#### THE EXERCISE:
Swap "red door" for "blue door" everywhere in the records below and write all the lines out again with nothing else altered.
------ GIVEN DATA ------
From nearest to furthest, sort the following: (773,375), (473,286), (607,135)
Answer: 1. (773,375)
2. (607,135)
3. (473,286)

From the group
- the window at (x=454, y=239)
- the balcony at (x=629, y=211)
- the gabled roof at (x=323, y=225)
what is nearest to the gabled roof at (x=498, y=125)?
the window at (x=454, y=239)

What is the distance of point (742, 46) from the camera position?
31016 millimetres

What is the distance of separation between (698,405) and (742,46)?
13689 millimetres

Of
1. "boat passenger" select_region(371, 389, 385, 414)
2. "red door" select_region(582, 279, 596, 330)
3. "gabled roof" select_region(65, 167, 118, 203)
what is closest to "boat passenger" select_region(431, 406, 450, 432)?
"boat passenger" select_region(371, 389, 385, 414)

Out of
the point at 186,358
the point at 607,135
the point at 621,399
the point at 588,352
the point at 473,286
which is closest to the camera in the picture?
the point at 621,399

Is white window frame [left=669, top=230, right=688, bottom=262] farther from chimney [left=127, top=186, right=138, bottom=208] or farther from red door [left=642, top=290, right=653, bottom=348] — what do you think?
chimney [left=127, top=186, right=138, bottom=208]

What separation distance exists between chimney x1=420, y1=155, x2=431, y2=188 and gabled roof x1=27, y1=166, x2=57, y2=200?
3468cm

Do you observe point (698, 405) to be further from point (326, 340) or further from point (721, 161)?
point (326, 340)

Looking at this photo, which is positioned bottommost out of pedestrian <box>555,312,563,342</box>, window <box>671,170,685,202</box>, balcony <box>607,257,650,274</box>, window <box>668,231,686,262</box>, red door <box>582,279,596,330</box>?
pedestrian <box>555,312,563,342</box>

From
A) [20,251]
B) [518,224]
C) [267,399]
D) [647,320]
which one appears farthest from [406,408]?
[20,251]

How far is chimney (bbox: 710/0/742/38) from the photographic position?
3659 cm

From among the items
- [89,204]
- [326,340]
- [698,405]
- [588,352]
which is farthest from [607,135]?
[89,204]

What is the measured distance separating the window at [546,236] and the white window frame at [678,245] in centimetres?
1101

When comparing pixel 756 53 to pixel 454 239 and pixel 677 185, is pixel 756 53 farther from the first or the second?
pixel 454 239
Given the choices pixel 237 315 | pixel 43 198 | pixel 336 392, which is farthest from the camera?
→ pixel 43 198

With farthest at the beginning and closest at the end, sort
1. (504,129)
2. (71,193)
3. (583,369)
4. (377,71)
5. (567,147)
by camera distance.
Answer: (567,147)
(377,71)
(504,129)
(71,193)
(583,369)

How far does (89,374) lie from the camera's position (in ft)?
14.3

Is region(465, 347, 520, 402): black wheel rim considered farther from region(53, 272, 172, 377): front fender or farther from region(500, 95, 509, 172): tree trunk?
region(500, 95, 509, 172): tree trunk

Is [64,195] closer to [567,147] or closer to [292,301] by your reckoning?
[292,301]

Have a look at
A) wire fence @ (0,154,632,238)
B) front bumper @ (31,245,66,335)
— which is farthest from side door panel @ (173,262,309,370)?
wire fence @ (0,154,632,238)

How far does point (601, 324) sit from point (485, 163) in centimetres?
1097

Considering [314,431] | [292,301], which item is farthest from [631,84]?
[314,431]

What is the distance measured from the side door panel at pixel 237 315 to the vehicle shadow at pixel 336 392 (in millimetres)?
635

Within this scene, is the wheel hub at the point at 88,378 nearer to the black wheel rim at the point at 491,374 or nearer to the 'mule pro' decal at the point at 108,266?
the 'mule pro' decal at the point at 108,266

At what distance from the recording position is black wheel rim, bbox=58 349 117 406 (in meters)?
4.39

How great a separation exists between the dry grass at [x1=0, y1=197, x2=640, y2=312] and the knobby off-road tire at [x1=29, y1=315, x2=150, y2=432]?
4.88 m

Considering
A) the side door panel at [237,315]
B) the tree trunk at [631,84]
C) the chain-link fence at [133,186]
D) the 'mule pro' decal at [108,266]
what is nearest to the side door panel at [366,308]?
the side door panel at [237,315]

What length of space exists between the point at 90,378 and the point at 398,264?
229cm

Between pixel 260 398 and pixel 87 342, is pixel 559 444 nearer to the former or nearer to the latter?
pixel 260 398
------
#### RESULT:
From nearest to furthest, sort the following: (773,375), (473,286), (607,135)
Answer: 1. (773,375)
2. (607,135)
3. (473,286)

From the group
- the window at (x=454, y=239)
- the balcony at (x=629, y=211)
- the gabled roof at (x=323, y=225)
what is nearest to the gabled roof at (x=498, y=125)?
the window at (x=454, y=239)

What is the distance of point (742, 46) from the camera position?
31016 millimetres

What is the distance of separation between (698,405) and (742,46)?
13689 millimetres

Of
1. "boat passenger" select_region(371, 389, 385, 414)
2. "blue door" select_region(582, 279, 596, 330)
3. "gabled roof" select_region(65, 167, 118, 203)
what is closest to "boat passenger" select_region(431, 406, 450, 432)?
"boat passenger" select_region(371, 389, 385, 414)

Out of
the point at 186,358
the point at 607,135
the point at 621,399
the point at 588,352
the point at 473,286
which is closest to the camera in the picture?
the point at 621,399

Is white window frame [left=669, top=230, right=688, bottom=262] farther from chimney [left=127, top=186, right=138, bottom=208] or farther from blue door [left=642, top=290, right=653, bottom=348] — what do you think?
chimney [left=127, top=186, right=138, bottom=208]

What separation distance exists between chimney x1=420, y1=155, x2=431, y2=188 and gabled roof x1=27, y1=166, x2=57, y2=200?
3468cm

Do you observe point (698, 405) to be further from point (326, 340) or further from point (721, 161)?
point (326, 340)

Looking at this photo, which is positioned bottommost out of pedestrian <box>555,312,563,342</box>, window <box>671,170,685,202</box>, balcony <box>607,257,650,274</box>, window <box>668,231,686,262</box>, blue door <box>582,279,596,330</box>?
pedestrian <box>555,312,563,342</box>

From
A) [20,251]
B) [518,224]
C) [267,399]
D) [647,320]
which one appears farthest from [406,408]?
[20,251]

How far is chimney (bbox: 710/0/742/38) from the photographic position?
3659 cm

From among the items
- [89,204]
- [326,340]
- [698,405]
- [588,352]
which is farthest from [607,135]?
[89,204]

What is the measured distance separating the window at [546,236] and the white window frame at [678,245] in centimetres?
1101

When comparing pixel 756 53 to pixel 454 239 and pixel 677 185, is pixel 756 53 farther from the first or the second?
pixel 454 239
Given the choices pixel 237 315 | pixel 43 198 | pixel 336 392, which is farthest from the camera?
→ pixel 43 198

With farthest at the beginning and closest at the end, sort
1. (504,129)
2. (71,193)
3. (583,369)
4. (377,71)
5. (567,147)
by camera distance.
Answer: (567,147)
(377,71)
(504,129)
(71,193)
(583,369)

How far does (89,374) lie from the camera's position (in ft)?
14.3

Is region(465, 347, 520, 402): black wheel rim considered farther from region(53, 272, 172, 377): front fender or farther from region(500, 95, 509, 172): tree trunk?
region(500, 95, 509, 172): tree trunk

Is [64,195] closer to [567,147] or closer to [292,301] by your reckoning?
[292,301]

Have a look at
A) wire fence @ (0,154,632,238)
B) front bumper @ (31,245,66,335)
— which is farthest from side door panel @ (173,262,309,370)?
wire fence @ (0,154,632,238)

How far does point (601, 324) sit from point (485, 163) in centimetres?
1097

Considering [314,431] | [292,301], which item is farthest from [631,84]?
[314,431]

What is the distance measured from the side door panel at pixel 237 315 to the vehicle shadow at pixel 336 392 (in millimetres)?
635

Within this scene, is the wheel hub at the point at 88,378 nearer to the black wheel rim at the point at 491,374 or nearer to the 'mule pro' decal at the point at 108,266?
the 'mule pro' decal at the point at 108,266

At what distance from the recording position is black wheel rim, bbox=58 349 117 406 (in meters)?
4.39

How great a separation exists between the dry grass at [x1=0, y1=197, x2=640, y2=312] and the knobby off-road tire at [x1=29, y1=315, x2=150, y2=432]?
4.88 m

Considering
A) the side door panel at [237,315]
B) the tree trunk at [631,84]
C) the chain-link fence at [133,186]
D) the 'mule pro' decal at [108,266]
what is nearest to the side door panel at [366,308]?
the side door panel at [237,315]

What length of space exists between the point at 90,378 and the point at 398,264?
229cm

Between pixel 260 398 and pixel 87 342, is pixel 559 444 nearer to the former or nearer to the latter?
pixel 260 398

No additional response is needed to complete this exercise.